With almost 9,000 kilometers, the border shared by the Unites States and Canada is the largest of the world. The railway connections have the same track gauge 1.435 mm (4 feet 81⁄2).

The connections between the North and the South Canada, up to the routes of its neighboring country, have been increased after having signed the Canada-US Free Trade Agreement and subsequently, the North American Free Trade Agreement (NAFTA).

With the intercity freight road traffic growth in the 70’s, the railway companies operating in both countries had to develop a long distance intermodal transport, mainly intended for raw materials in bulk and in large quantities. Therefore, it has gained an important role in terms of mobility. Among the most important, the one which starts from the Northeast Canada, from Prince Rupert and which crosses the central axis, by passing through Winnipeg and up to the Gulf’s coastline. The international passenger connections of both coastlines are linked to them, as the well-known Pacific corridors (The Pacific Northwest Corridor) and also those belonging to the Atlantic.


The APGCI consists of a series of transport infrastructure projects, which include improvements in the main railway connections and highways starting from the West Canada and up to the Southern United States, the main border crossings and the largest harbors of Canada. This is an initiative where the private public co-operation is essential.

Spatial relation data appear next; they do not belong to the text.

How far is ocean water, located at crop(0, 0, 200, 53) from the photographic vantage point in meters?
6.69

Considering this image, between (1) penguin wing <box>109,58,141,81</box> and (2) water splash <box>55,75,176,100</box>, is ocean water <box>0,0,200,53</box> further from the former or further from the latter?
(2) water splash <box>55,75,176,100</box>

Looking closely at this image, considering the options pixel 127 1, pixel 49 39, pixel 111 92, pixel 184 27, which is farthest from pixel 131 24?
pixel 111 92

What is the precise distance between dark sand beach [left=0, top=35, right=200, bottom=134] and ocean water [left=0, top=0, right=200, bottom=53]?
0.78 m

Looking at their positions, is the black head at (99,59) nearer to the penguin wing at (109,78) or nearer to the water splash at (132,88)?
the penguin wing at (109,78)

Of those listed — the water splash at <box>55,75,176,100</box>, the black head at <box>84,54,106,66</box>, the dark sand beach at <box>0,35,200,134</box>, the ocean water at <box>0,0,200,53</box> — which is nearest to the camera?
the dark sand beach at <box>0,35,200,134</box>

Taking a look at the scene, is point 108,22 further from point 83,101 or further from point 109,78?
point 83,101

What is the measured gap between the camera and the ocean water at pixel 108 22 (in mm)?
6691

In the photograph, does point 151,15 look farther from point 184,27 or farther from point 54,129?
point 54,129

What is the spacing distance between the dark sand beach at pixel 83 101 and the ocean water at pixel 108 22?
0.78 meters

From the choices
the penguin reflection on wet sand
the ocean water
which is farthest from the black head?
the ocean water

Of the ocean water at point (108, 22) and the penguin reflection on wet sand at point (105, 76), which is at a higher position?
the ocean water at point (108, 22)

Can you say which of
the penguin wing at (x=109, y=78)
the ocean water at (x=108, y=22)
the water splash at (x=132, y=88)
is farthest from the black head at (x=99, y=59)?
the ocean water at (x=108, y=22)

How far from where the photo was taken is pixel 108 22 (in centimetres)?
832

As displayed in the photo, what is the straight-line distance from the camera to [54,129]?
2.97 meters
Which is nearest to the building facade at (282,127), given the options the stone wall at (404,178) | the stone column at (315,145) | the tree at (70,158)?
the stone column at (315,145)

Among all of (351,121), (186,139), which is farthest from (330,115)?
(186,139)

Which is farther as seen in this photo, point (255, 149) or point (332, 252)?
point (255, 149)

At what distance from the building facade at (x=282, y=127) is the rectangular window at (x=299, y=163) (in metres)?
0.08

So far, the Federal Government of Canada has invested 1,400 million Canadian dollars (991 M€) in this initiative. It involves a consortium of transport administrations of provinces, municipalities and the private sector that seeks to improve the international trade via an efficient multimodal system with joint terminals and resource improvement. The total investments are in the amount of 3,500 million Canadian dollars (2,477 M€)


The Pacific Northwest Rail Corridor (PNWRC) is one of the eleven high-speed projects that the Federal Government of the Unites States aim to improve. It involves a line of 466 miles (750 kilometers) running from Eugene, in the United States to Vancouver, in Canada.

This line includes the famous “Amtrak Cascades” service. This is considered as one of the most successful long distance railway transport revival in the North America. For 20 years now, the Company has been able to make the most of this route, taking into consideration that this is one of the most exceptional routes due to its landscapes and the Spanish technology commitment.

Talgo trains

Within an infrastructure that has barely been renewed since its inception, during the last decades of the XIX century, there was a decision to incorporate tilting trains for a mountainous route and a modern, comfortable, efficient rolling stock with the best guarantees pronounced, where necessary. The Talgo technology was the winning option. During the 90’s, Amtrack procured five 6 series train sets, which are being prepared to reach the speed of 200 km/h. In 2009, a new demand added to this route a 8 series rolling stock.

At present, work is constantly being done in the route’s improvement. For this, the Transport Department of the Unites States co-operates with BNSF Railway and Sound Transit. Within the two-year period 2015-2017, ten projects are expected. One of the most outstanding, a third track to the City of Kelso, the procurement of new locomotives, superstructure works for the installation of new rails near the Seattle station, the bypass in Point Defiance and an internal route between Tacoma and Nisquall. In 2023, the improvement works will make the trains run at a maximum speed of 110 miles per hours (180 km/h).Thus, the route between Portland and Seattle will be covered in 2 hours and a half. The route from Seattle to Vancouver will last for two hours and 37 minutes.


The railway link between Alaska and Canada has been analyzed for various years. Since it involves a route that is very close to natural protected areas, the feasibility studies are focused on the most recommended route. In 2016, the Van Horne Institute (Alberta) proposed an alternative that would start from Fort McMurraya Delta Junction, in Alaska. A route particularly intended for oil derivatives transport.